Work to complete: Reproduce word for word the lines of the entries below, starting with the line that contains "From what the" and going on through the last line of the entries.

Entries provided:
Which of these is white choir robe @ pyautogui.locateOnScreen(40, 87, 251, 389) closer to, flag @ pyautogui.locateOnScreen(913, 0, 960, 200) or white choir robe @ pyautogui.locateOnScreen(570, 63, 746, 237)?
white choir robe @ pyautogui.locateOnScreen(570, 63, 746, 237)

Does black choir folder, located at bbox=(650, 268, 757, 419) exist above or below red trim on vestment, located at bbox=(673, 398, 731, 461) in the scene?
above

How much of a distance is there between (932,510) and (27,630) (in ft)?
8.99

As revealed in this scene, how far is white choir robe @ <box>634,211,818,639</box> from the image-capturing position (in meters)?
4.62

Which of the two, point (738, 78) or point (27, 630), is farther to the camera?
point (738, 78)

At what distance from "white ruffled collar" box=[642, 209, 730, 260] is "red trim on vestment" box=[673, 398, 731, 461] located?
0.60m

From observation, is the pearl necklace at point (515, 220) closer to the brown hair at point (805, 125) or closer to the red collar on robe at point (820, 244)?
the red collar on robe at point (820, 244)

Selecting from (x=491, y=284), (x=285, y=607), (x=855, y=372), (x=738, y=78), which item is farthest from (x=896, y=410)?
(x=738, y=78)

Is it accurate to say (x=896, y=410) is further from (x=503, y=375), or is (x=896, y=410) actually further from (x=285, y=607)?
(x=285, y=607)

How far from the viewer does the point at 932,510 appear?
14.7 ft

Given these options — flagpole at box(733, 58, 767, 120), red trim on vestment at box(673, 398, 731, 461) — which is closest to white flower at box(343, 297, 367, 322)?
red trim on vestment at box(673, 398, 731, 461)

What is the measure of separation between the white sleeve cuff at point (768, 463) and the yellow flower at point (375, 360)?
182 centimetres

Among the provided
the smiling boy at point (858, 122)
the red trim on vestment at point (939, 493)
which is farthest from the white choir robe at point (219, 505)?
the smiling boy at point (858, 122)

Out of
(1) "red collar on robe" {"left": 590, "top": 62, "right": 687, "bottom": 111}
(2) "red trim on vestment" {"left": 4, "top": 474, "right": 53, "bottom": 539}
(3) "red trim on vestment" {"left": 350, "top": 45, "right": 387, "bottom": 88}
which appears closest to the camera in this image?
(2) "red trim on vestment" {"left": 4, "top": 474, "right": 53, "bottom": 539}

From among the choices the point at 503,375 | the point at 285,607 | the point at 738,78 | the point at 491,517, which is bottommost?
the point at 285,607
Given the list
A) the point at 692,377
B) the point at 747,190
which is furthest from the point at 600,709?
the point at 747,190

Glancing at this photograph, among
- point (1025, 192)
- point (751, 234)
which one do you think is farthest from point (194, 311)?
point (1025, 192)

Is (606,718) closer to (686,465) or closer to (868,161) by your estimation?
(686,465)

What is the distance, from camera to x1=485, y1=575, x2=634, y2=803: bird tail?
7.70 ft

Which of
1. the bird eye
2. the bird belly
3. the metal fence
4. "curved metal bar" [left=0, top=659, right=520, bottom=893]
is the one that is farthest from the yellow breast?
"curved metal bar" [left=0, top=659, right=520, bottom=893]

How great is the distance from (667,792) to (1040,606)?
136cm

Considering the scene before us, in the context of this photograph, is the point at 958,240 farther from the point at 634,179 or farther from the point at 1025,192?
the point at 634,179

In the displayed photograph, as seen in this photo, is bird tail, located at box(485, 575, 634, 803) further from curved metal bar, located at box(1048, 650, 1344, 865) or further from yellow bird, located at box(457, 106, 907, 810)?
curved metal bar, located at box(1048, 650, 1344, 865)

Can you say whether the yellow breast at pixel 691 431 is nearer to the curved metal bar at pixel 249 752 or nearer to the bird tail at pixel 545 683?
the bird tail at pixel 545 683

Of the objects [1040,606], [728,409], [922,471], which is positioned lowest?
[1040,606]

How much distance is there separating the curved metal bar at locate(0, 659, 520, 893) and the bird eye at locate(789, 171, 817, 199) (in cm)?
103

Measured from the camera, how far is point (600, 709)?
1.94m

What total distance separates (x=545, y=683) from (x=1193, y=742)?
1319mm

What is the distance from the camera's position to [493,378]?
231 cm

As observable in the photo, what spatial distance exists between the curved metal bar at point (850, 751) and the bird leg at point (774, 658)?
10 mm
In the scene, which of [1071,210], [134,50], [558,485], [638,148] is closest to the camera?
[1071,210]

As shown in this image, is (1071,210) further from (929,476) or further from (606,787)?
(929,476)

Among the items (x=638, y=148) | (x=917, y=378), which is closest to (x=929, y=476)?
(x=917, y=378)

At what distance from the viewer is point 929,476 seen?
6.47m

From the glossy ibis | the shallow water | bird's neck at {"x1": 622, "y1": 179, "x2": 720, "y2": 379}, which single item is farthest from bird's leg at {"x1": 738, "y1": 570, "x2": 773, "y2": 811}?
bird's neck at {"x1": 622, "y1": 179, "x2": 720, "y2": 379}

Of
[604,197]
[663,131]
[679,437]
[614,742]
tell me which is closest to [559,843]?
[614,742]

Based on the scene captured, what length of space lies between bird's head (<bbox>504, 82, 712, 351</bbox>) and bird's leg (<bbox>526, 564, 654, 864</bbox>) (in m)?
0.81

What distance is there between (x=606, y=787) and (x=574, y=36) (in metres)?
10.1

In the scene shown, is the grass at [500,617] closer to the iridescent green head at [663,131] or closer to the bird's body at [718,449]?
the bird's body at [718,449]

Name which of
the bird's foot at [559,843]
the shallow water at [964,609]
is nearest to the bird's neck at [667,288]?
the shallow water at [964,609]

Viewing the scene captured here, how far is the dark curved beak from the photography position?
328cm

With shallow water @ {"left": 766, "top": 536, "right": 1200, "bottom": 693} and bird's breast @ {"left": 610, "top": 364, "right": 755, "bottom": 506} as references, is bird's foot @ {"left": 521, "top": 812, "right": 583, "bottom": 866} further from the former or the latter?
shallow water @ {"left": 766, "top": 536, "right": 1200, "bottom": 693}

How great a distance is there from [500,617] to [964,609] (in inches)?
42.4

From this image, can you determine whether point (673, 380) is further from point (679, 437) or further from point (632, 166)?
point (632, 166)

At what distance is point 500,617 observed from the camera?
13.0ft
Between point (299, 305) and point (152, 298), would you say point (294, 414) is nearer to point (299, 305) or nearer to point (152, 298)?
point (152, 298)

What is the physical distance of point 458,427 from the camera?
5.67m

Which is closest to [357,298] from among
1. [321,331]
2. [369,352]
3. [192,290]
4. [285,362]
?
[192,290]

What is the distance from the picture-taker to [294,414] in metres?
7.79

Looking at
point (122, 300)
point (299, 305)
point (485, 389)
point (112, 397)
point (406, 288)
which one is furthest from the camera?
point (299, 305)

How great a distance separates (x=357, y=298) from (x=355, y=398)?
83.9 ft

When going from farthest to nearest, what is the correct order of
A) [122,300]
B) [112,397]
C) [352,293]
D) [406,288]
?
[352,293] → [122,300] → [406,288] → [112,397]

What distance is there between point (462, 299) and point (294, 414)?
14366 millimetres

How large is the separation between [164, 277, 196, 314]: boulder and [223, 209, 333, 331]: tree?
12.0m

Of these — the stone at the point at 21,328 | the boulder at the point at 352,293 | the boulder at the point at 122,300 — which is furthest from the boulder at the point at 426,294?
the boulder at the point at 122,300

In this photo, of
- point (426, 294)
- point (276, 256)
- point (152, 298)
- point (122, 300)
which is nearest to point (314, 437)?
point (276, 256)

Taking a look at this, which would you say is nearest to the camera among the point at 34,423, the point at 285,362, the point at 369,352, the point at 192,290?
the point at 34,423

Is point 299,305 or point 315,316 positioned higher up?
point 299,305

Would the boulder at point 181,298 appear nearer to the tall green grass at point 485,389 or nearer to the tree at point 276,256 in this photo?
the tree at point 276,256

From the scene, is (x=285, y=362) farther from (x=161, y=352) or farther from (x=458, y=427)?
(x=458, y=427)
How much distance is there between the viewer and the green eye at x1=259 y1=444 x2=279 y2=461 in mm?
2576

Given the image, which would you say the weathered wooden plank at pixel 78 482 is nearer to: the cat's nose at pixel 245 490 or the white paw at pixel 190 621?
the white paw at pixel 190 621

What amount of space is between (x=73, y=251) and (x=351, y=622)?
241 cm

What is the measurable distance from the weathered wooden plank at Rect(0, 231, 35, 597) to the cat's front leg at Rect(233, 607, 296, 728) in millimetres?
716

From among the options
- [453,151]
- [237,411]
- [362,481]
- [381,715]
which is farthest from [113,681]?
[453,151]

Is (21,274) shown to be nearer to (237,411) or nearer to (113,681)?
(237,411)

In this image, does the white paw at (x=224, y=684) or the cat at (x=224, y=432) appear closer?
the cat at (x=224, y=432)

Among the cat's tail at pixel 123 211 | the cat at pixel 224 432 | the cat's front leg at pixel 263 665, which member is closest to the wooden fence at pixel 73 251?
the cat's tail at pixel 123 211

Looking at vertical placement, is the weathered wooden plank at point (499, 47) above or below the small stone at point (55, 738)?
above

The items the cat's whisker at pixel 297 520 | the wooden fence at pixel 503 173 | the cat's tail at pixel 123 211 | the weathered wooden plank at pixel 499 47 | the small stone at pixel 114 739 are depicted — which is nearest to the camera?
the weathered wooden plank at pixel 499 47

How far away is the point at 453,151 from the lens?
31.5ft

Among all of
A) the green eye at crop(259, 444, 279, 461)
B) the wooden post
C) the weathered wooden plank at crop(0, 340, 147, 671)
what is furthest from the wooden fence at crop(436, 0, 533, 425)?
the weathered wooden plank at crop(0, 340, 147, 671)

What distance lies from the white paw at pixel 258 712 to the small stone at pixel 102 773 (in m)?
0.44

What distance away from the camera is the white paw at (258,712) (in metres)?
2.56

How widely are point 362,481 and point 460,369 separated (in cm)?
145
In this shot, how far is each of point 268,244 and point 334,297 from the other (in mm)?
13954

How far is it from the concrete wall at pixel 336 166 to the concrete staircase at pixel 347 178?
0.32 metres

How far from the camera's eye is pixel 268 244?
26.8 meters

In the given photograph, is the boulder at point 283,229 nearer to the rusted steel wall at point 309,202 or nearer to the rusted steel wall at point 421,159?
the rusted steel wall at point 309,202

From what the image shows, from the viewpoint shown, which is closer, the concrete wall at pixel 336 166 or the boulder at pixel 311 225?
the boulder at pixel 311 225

The completed task:
From what the image shows, from the viewpoint shown, which is closer, the concrete wall at pixel 336 166 or the boulder at pixel 311 225?
the boulder at pixel 311 225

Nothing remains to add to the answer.